Bundesregierung beschließt Grundsteuer-Reform im Schnellverfahren
Unter erheblichem Zeitdruck hat die Bundesregierung eine Reform der Grundsteuer beschlossen. Die Vorlage sei im schriftlichen Umlaufverfahren vom Kabinett gebilligt worden, teilte Bundesfinanzminister Olaf Scholz (SPD) am Freitag in Berlin mit. Der Bundestag soll den Entwurf kommende Woche erstmals beraten, bis Jahresende soll das Gesetz inklusive der erforderlichen Grundgesetzänderungen verabschiedet sein. Auf die Bürger wird sich die Reform unterschiedlich auswirken - manche werden mehr Grundsteuer zahlen müssen, andere weniger.
Die Reform der Grundsteuer war nötig geworden, weil das Bundesverfassungsgericht die bisherige Regelung verworfen hatte. Die Zeit drängte, denn nur wenn bis zum Jahresende eine Reform beschlossen ist, darf die alte Grundsteuer noch bis 2024 weiter erhoben werden. Andernfalls wäre die Abgabe, die mit rund 14 Milliarden Euro jährlich eine zentrale Geldquelle der Kommunen ist, komplett weggefallen.
Der Koalitionsentwurf sorge nun für eine "unbürokratische, faire und verfassungsfeste Grundsteuer, wie es das Verfassungsgericht verlangt hat", erklärte Scholz. "Städte und Gemeinden können weiterhin auf diese wichtige Einnahme bauen", erklärte der Minister. "Das ist eine gute Nachricht." Die Steuerzahler würden "insgesamt nicht höher belastet".
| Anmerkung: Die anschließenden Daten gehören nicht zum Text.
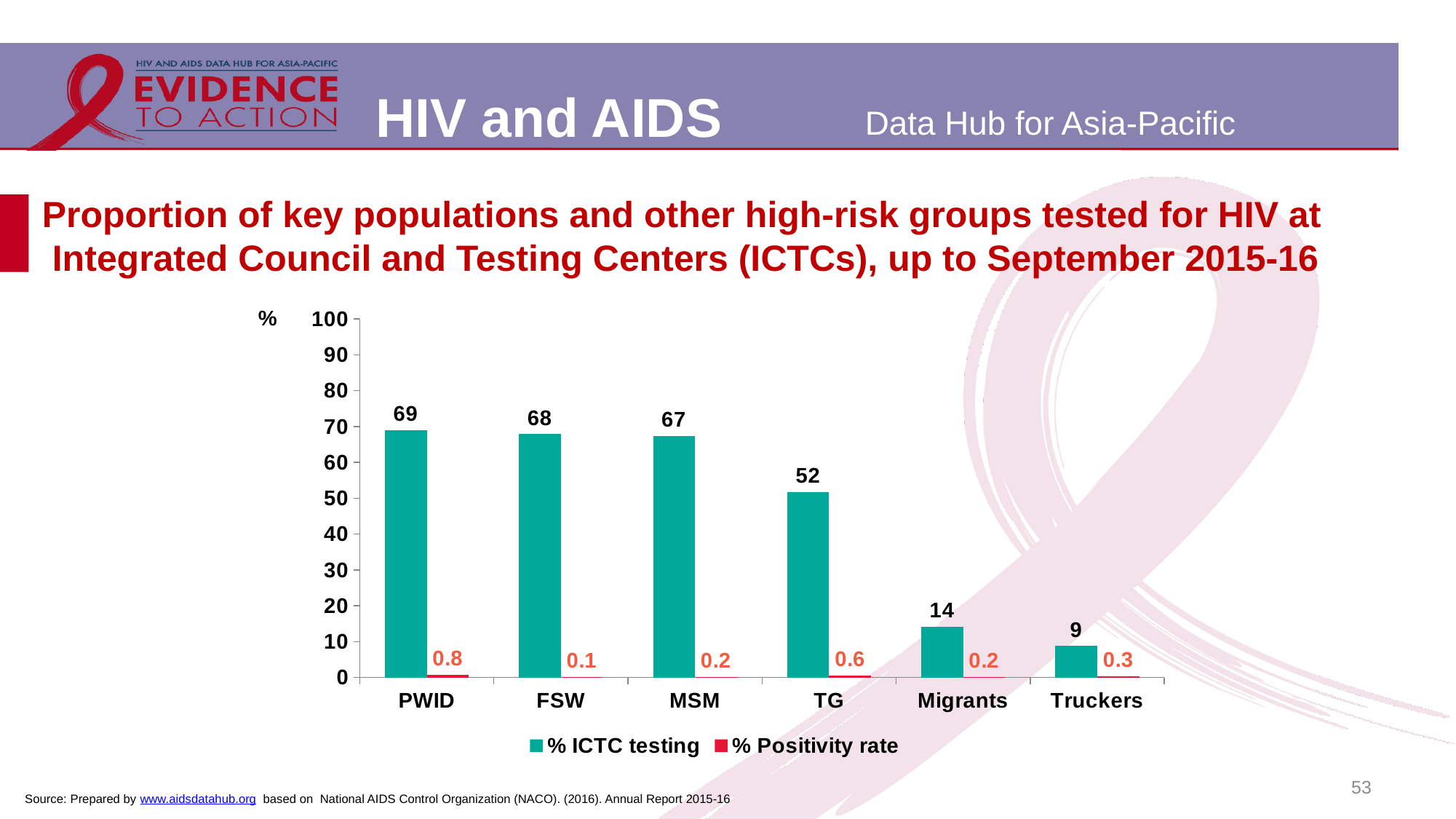
What is the % ICTC testing value for PWID? 69 Which has a higher % ICTC testing value, FSW or Migrants? FSW What is the difference in % ICTC testing between MSM and TG? 15 How many series does the legend list? 2 What is the % Positivity rate for TG? 0.6 What colour are the % ICTC testing bars? Teal What is the % ICTC testing value for Migrants? 14 Which group has the highest % ICTC testing value? PWID Which group has the highest % Positivity rate? PWID Which group has the lowest % ICTC testing value? Truckers How many groups are shown on the x axis? 6 What kind of chart is shown on the slide? Bar chart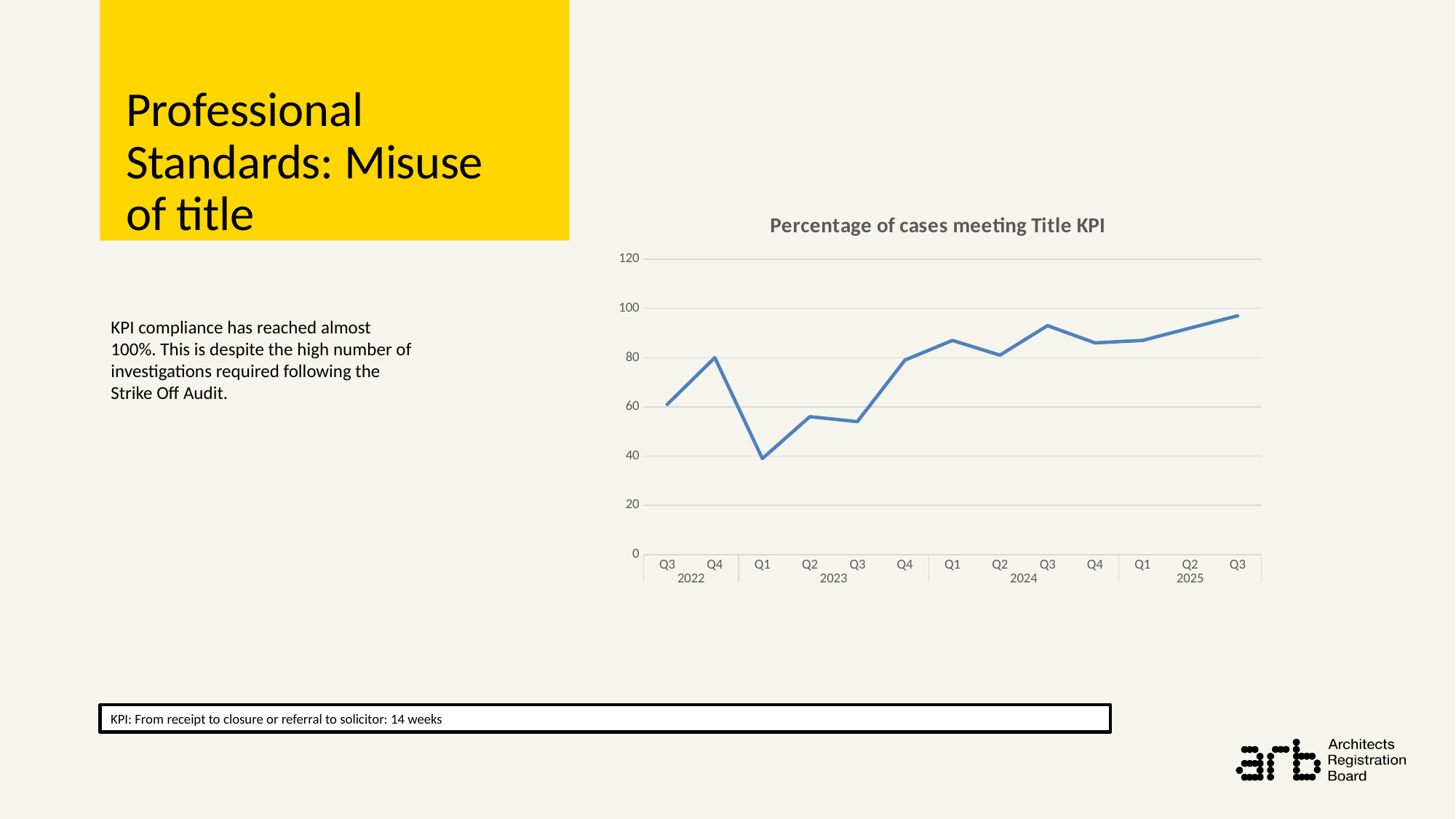
Does the percentage of cases meeting the Title KPI generally rise or fall from Q1 2023 to Q3 2025? rise Is the value for Q2 2023 greater or less than 60? less Is the value for Q3 2025 greater or less than 100? less Which quarter has the highest percentage of cases meeting the Title KPI? Q3 2025 What is the title of the chart? Percentage of cases meeting Title KPI How many quarterly data points are plotted on the chart? 13 Which quarter has the lowest percentage of cases meeting the Title KPI? Q1 2023 What kind of chart is shown on the slide? line chart Which is larger, the value for Q4 2022 or the value for Q1 2023? Q4 2022 Is the value for Q3 2024 greater or less than 80? greater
Die Kabinettsbefassung wich wegen des Zeitdrucks vom üblichen Verfahren ab. Normalerweise werden solche Entwürfe in der Kabinettssitzung verabschiedet, die jeden Mittwoch stattfindet. Da die Regierung den Entwurf in der kommenden Woche aber schon an den Bundestag weiterleiten will, wurde die Zustimmung der anderen Ressorts schriftlich eingeholt - sie mussten bis Freitagnachmittag ihre Stellungnahmen einreichen.
Die Koalitionsspitzen hatten am Wochenende das neue Modell für die Grundsteuer beschlossen. Die Einigung sah vor, dass jedes Bundesland eine eigene Berechnungsweise einführen darf. Dies hatte insbesondere die CSU gefordert. Diese Öffnungsklausel ist in dem beschlossenen Entwurf erhalten. Dafür muss das Grundgesetz geändert werden, was Zweidrittelmehrheiten in Bundestag und Bundesrat erforderlich macht.
An der Vorlage des Bundesfinanzministeriums für ein wertabhängiges Modell zur Berechnung der Grundsteuer gab es viel Kritik aus der Union. Der Einigung im Koalitionsausschuss zufolge bleibt es nun grundsätzlich bei diesem Modell, einzelne Länder sollen davon aber abweichen können - Bayern will dies tun.
Das neue Grundsteuergesetz muss bis zum 31. Dezember 2019 im Gesetzblatt stehen. Dann werden die Behörden fünf Jahre Zeit haben, die nötigen statistischen Daten zu erheben und die Werte der Grundstücke zu ermitteln. Die neu berechnete Grundsteuer würde dann ab dem 1. Januar 2025 zu zahlen sein.
Die künftige Höhe der individuellen Grundsteuer kann laut Finanzministerium "heute noch nicht benannt werden, da zunächst die Werte der Grundstücke und statistischen Miethöhen festgestellt werden müssen". Es werde "vermutlich noch einige Jahre dauern, bis die konkrete Höhe der jeweiligen künftigen Grundsteuer feststeht".
Die geplante Reform wird einen erheblichen bürokratischen Aufwand erfordern. In den kommenden fünf Jahren sollen bundesweit 2200 Mitarbeiter der Finanzämter in Vollzeit mit der Erfassung von Immobilien und Grundstücken befasst sein, heißt es in dem Entwurf. Dies führe zu Gesamtpersonalkosten in Höhe von rund 462 Millionen Euro.
Hinzu komme ein Aufwand für Leitungsfunktionen, der Personalkosten in Höhe von rund 76 Millionen Euro verursachen werde. Insgesamt müssten 32 Millionen Wohnimmobilien und vier Millionen unbebaute Grundstücke erfasst werden.
Erhoben wird die Grundsteuer auf den Grundbesitz, also Grundstücke und Gebäude. Gezahlt wird sie grundsätzlich von den Eigentümerinnen und Eigentümern. Im Falle der Vermietung kann die Grundsteuer über die Betriebskosten auf die Mieterinnen und Mieter umgelegt werden.